┌─ 本文
第4回目 看板もなく宣伝もしないユタ稼業

稼業であることから、ユタグトゥも紛れもなく商売である。ところが看板一つあるわけでもなく、誘客のための宣伝文句一つもかかげるわけでもない。

ユタはいろいろな理由から、常に世間の厳しい批判にさらされてきた。そればかりではなく、時の為政者の弾圧を受けてきた歴史がある。
そのことが今日でもなお、看板も出さない、宣伝もしないというユタの姿勢にあらわれているのだろう。
そのことはまた、ユタコーヤー(依頼者)の心理に大きな影響を与えているようだ。

ユタコーヤーも「ユタ買い」(ユタに判示を依頼する行為)をおおっぴらにすることはしない。
多くの場合、隣近所の目を気にしてユタ買いを内密にし、それのためにわざわざ遠隔地のユタヌヤーに出かける。
└─
┌─ 提供データ
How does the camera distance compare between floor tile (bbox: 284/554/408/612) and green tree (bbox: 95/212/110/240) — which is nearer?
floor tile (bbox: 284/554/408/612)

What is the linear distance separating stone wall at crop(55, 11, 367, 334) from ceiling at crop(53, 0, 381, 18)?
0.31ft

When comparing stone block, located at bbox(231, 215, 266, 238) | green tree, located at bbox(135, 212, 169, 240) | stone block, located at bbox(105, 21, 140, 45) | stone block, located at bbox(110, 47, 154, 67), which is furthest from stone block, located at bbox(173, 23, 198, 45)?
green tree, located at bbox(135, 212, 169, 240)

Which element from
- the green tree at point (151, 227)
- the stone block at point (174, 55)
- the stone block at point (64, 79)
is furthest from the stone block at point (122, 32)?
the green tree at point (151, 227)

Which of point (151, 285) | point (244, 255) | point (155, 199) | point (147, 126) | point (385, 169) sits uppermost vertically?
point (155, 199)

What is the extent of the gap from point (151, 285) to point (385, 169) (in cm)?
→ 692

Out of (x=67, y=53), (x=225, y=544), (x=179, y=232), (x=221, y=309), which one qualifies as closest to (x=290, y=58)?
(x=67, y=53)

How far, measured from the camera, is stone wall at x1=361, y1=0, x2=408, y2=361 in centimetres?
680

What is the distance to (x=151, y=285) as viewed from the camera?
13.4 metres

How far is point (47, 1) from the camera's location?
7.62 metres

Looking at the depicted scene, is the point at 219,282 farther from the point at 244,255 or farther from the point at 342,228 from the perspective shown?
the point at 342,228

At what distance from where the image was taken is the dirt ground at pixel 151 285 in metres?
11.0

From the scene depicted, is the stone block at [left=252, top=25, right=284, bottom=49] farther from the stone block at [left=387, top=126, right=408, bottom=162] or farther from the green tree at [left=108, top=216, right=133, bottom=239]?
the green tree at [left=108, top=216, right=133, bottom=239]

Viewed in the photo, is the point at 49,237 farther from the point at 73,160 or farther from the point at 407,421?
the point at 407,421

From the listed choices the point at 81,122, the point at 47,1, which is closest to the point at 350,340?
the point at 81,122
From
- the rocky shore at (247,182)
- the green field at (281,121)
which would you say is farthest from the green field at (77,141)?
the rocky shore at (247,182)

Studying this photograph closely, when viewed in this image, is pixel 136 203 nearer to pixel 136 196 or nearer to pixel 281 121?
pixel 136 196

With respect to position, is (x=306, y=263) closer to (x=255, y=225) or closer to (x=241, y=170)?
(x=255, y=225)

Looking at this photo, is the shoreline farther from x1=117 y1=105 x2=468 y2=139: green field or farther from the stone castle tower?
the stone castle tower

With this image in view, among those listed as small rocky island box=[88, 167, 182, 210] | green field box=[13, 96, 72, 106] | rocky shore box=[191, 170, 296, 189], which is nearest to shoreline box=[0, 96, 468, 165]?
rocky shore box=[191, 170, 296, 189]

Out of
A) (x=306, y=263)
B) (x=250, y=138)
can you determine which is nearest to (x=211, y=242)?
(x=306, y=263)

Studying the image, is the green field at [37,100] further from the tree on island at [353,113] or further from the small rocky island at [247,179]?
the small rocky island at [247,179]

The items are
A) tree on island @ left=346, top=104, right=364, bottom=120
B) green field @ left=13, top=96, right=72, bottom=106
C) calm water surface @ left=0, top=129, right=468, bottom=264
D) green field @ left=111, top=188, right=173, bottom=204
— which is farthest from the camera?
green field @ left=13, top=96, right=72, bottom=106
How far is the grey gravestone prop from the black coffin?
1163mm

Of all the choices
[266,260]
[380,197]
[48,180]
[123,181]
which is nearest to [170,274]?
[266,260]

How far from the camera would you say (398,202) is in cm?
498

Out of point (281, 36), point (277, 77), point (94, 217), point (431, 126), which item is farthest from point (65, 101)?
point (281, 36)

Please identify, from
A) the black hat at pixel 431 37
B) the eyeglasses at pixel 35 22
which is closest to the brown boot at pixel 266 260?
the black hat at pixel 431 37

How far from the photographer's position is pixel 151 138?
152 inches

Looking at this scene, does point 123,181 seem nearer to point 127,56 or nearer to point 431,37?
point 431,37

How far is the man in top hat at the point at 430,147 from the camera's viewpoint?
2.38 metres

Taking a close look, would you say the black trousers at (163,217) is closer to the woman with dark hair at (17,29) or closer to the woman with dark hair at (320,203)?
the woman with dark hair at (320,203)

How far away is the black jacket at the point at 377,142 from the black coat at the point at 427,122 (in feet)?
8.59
└─
◆ **指示**:
上のユタ稼業の本文から、「第4回目 看板もなく宣伝もしないユタ稼業」で始まり「隔地のユタヌヤーに出かける。」まで続く部分を、一字も変えずに打ち直せ。

◆ **解答**:
第4回目 看板もなく宣伝もしないユタ稼業

稼業であることから、ユタグトゥも紛れもなく商売である。ところが看板一つあるわけでもなく、誘客のための宣伝文句一つもかかげるわけでもない。

ユタはいろいろな理由から、常に世間の厳しい批判にさらされてきた。そればかりではなく、時の為政者の弾圧を受けてきた歴史がある。
そのことが今日でもなお、看板も出さない、宣伝もしないというユタの姿勢にあらわれているのだろう。
そのことはまた、ユタコーヤー(依頼者)の心理に大きな影響を与えているようだ。

ユタコーヤーも「ユタ買い」(ユタに判示を依頼する行為)をおおっぴらにすることはしない。
多くの場合、隣近所の目を気にしてユタ買いを内密にし、それのためにわざわざ遠隔地のユタヌヤーに出かける。